------ EXTRACTED RECORDS

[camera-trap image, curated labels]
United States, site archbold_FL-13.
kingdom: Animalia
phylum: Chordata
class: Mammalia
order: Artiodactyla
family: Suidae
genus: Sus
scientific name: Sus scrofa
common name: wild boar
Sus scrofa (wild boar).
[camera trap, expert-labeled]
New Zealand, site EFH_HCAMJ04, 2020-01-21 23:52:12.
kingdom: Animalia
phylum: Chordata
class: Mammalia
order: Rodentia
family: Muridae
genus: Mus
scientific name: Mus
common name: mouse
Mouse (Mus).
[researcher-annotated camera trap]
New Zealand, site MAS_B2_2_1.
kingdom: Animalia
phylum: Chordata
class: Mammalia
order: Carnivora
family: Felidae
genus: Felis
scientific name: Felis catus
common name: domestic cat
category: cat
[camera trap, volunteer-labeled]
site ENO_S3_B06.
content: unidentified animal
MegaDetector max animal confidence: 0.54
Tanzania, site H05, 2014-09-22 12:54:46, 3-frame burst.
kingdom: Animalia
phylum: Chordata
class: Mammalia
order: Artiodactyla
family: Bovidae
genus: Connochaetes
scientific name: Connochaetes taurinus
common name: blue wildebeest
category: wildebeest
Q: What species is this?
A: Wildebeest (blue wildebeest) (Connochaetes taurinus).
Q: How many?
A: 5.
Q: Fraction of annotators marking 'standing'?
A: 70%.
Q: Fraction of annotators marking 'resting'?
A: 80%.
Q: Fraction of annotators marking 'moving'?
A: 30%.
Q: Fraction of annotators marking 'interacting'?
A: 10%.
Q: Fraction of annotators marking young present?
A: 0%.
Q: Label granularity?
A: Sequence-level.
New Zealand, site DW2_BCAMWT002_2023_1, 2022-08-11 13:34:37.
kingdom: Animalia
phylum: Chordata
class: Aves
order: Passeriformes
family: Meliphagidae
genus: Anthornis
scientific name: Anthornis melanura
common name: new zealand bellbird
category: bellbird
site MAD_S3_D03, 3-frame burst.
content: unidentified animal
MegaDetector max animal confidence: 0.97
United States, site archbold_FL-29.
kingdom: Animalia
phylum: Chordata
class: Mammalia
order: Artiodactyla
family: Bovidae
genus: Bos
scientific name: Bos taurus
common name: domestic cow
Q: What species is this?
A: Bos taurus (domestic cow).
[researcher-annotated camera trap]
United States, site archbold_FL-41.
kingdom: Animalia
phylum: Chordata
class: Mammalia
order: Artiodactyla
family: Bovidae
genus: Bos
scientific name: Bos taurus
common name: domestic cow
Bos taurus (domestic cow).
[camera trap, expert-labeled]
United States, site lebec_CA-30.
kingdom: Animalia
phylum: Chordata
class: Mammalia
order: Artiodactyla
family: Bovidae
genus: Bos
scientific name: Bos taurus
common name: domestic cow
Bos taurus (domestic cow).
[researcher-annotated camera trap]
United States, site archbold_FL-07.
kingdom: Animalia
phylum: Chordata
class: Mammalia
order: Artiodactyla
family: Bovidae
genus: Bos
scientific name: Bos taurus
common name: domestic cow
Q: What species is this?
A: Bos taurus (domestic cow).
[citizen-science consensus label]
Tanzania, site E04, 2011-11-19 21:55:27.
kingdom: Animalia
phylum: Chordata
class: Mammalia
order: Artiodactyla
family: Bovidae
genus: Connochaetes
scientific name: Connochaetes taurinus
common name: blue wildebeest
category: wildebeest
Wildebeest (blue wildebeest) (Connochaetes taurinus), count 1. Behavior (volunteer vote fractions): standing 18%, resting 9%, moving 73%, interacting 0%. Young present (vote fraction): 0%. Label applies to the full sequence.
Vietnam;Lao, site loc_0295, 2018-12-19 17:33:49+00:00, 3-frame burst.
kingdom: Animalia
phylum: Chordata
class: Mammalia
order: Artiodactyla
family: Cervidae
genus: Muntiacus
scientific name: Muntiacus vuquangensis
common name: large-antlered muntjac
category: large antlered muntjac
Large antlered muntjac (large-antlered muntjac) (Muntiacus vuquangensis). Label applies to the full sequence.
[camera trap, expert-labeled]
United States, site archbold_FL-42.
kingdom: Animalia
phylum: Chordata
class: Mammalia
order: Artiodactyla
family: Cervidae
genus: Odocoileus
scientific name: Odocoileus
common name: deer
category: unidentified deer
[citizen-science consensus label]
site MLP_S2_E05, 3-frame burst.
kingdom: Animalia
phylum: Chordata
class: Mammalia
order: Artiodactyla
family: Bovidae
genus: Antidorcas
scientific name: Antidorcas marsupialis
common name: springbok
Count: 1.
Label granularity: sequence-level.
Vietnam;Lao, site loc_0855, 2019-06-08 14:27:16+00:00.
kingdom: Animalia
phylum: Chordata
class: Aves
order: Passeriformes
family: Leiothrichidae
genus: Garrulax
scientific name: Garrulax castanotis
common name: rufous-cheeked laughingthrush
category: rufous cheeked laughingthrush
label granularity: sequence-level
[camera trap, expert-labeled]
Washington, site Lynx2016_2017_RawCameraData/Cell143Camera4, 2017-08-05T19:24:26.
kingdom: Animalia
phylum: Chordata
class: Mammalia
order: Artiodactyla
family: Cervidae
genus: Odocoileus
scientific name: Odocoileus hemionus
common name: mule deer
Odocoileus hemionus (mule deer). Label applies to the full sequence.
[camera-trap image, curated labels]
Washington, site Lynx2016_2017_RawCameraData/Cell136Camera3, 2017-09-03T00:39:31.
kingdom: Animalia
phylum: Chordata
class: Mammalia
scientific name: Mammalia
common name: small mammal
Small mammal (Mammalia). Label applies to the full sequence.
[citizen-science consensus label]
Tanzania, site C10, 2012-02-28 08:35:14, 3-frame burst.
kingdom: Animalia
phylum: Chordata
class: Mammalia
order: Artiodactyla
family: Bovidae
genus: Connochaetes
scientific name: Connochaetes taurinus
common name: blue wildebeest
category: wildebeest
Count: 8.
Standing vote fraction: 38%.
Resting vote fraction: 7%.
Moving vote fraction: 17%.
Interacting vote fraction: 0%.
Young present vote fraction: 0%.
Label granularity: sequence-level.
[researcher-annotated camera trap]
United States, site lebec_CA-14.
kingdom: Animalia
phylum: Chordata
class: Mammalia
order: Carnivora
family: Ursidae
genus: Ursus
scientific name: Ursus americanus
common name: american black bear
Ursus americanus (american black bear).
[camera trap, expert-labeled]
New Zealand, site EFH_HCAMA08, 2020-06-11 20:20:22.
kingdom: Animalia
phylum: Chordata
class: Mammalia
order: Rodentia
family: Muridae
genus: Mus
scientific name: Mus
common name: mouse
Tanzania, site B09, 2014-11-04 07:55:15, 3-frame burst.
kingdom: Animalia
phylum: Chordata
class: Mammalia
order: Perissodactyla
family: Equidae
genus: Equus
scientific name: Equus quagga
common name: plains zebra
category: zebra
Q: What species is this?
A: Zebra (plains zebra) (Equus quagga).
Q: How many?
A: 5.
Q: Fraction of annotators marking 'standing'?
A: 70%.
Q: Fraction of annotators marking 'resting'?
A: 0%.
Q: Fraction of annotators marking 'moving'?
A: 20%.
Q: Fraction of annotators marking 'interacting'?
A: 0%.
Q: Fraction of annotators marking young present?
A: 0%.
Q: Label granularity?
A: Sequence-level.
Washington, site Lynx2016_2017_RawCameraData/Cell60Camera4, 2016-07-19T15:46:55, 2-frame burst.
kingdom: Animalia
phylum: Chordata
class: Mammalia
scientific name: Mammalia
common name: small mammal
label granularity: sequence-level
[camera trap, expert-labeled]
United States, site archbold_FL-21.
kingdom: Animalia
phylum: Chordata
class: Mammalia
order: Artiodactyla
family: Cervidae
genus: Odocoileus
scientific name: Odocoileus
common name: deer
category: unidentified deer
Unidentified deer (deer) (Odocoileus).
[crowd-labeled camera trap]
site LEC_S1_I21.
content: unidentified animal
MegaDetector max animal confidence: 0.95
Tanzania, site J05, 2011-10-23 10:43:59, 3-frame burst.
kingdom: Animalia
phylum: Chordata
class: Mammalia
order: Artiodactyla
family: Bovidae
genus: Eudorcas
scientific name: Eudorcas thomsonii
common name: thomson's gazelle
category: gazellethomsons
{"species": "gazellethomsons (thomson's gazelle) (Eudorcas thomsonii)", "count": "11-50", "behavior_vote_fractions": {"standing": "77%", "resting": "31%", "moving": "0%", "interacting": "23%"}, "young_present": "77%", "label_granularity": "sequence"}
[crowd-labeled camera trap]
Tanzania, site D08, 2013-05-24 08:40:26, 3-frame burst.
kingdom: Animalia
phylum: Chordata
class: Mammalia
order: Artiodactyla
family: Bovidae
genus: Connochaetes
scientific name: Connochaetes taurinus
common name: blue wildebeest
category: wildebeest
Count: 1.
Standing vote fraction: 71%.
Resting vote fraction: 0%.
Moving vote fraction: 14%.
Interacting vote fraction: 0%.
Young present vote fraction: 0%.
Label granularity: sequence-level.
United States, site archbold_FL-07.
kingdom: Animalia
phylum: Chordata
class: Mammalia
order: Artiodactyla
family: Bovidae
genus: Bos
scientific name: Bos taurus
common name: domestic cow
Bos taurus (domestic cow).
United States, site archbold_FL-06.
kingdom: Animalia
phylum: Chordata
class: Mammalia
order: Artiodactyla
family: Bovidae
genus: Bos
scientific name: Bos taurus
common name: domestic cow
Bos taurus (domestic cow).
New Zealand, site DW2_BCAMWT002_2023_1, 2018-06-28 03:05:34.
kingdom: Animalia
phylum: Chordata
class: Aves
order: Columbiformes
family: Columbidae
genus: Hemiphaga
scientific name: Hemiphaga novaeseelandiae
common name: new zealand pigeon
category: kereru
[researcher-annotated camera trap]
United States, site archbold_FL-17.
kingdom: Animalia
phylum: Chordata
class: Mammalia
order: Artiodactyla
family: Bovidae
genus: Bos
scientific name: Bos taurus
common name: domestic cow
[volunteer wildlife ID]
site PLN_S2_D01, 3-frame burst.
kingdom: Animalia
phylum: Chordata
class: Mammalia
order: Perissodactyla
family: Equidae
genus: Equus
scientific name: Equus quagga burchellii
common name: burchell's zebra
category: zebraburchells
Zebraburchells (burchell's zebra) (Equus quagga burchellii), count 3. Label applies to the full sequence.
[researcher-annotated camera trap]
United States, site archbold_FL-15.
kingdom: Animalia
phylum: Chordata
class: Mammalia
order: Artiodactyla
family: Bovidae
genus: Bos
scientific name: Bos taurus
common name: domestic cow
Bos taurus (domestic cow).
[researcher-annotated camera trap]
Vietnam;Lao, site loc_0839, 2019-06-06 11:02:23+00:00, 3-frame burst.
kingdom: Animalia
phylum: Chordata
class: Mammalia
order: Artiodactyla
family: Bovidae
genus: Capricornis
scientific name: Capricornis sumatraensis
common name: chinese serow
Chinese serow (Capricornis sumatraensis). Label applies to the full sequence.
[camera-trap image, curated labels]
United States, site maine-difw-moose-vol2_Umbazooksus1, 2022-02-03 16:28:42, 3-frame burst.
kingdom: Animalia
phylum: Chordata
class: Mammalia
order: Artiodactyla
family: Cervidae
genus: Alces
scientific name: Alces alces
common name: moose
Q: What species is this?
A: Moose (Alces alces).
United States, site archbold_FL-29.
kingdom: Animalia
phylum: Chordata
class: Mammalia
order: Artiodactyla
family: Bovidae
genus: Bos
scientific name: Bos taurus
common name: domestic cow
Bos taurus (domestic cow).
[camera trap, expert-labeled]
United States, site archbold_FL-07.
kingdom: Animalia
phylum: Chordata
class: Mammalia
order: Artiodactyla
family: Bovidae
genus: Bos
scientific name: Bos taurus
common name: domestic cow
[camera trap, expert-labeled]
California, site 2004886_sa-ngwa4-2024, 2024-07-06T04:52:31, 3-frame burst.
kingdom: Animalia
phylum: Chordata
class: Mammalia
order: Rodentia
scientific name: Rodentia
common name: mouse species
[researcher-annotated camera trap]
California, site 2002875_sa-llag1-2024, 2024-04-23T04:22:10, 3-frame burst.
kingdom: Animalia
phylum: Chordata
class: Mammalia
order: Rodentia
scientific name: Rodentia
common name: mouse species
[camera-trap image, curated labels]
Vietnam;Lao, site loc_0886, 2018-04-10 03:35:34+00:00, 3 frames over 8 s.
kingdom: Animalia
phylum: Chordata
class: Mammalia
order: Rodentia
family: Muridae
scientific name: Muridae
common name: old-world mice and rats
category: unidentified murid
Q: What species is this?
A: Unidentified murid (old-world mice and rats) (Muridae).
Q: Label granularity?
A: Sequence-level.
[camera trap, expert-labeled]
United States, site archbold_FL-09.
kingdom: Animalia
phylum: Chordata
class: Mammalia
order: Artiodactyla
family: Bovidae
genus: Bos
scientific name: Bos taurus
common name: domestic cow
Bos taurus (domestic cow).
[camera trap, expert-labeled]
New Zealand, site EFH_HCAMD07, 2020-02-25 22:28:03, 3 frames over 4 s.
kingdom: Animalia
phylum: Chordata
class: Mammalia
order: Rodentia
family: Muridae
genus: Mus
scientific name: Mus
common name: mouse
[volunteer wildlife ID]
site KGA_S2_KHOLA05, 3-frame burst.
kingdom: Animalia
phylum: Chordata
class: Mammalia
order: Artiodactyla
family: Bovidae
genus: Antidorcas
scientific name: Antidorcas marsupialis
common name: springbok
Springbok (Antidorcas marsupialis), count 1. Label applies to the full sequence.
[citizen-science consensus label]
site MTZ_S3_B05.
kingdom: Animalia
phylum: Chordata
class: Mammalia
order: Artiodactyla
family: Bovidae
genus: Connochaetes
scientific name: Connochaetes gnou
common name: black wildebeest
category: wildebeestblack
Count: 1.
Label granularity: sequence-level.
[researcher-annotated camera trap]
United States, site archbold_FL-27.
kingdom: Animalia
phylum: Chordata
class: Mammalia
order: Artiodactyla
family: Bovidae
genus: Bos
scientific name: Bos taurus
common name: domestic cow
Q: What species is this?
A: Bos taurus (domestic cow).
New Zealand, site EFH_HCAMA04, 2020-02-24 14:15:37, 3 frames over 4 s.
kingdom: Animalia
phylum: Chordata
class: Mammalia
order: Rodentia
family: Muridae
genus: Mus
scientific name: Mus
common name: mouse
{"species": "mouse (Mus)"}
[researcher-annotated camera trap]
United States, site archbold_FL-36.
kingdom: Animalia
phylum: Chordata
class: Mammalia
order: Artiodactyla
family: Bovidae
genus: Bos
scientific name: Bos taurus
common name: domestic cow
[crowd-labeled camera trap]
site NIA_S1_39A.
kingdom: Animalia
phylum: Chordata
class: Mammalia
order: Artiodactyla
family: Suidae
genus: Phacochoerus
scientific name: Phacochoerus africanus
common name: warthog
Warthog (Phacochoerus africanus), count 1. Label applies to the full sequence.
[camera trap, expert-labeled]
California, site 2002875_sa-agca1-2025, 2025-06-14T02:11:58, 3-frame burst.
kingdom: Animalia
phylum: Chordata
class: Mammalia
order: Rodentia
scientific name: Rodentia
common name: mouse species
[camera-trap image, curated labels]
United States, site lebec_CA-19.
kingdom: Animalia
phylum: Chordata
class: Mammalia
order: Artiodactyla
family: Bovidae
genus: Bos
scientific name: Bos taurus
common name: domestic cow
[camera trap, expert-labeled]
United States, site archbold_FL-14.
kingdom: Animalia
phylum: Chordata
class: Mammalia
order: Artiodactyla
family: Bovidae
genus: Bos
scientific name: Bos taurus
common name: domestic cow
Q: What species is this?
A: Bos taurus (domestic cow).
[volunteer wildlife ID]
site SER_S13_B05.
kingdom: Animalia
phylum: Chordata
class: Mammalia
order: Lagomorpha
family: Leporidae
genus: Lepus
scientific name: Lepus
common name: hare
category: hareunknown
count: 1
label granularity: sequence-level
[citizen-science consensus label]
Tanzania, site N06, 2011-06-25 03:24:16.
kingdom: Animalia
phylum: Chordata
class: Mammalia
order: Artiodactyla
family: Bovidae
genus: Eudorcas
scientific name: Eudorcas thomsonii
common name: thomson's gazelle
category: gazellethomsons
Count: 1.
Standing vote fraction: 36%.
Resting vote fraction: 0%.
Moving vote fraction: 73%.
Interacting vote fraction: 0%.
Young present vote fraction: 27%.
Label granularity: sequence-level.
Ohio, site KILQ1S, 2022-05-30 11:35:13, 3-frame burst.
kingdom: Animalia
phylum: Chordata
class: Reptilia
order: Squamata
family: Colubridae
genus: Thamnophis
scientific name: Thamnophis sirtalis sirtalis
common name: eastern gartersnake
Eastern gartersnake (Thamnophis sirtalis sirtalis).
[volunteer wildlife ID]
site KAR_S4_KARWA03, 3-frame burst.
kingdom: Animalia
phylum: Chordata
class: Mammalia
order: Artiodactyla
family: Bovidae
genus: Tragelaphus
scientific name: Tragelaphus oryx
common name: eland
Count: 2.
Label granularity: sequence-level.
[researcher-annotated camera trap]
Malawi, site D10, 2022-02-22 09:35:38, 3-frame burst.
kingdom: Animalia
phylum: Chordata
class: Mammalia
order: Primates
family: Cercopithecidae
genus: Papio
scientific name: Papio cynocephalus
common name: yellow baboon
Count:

------------

▸ **WHAT THE EXERCISE ASKS**
Write out the records above exactly, from the opening line to the line with "genus: Anthornis", including both, with nothing added.

▸ **THE COMPLETED TASK**
[camera-trap image, curated labels]
United States, site archbold_FL-13.
kingdom: Animalia
phylum: Chordata
class: Mammalia
order: Artiodactyla
family: Suidae
genus: Sus
scientific name: Sus scrofa
common name: wild boar
Sus scrofa (wild boar).
[camera trap, expert-labeled]
New Zealand, site EFH_HCAMJ04, 2020-01-21 23:52:12.
kingdom: Animalia
phylum: Chordata
class: Mammalia
order: Rodentia
family: Muridae
genus: Mus
scientific name: Mus
common name: mouse
Mouse (Mus).
[researcher-annotated camera trap]
New Zealand, site MAS_B2_2_1.
kingdom: Animalia
phylum: Chordata
class: Mammalia
order: Carnivora
family: Felidae
genus: Felis
scientific name: Felis catus
common name: domestic cat
category: cat
[camera trap, volunteer-labeled]
site ENO_S3_B06.
content: unidentified animal
MegaDetector max animal confidence: 0.54
Tanzania, site H05, 2014-09-22 12:54:46, 3-frame burst.
kingdom: Animalia
phylum: Chordata
class: Mammalia
order: Artiodactyla
family: Bovidae
genus: Connochaetes
scientific name: Connochaetes taurinus
common name: blue wildebeest
category: wildebeest
Q: What species is this?
A: Wildebeest (blue wildebeest) (Connochaetes taurinus).
Q: How many?
A: 5.
Q: Fraction of annotators marking 'standing'?
A: 70%.
Q: Fraction of annotators marking 'resting'?
A: 80%.
Q: Fraction of annotators marking 'moving'?
A: 30%.
Q: Fraction of annotators marking 'interacting'?
A: 10%.
Q: Fraction of annotators marking young present?
A: 0%.
Q: Label granularity?
A: Sequence-level.
New Zealand, site DW2_BCAMWT002_2023_1, 2022-08-11 13:34:37.
kingdom: Animalia
phylum: Chordata
class: Aves
order: Passeriformes
family: Meliphagidae
genus: Anthornis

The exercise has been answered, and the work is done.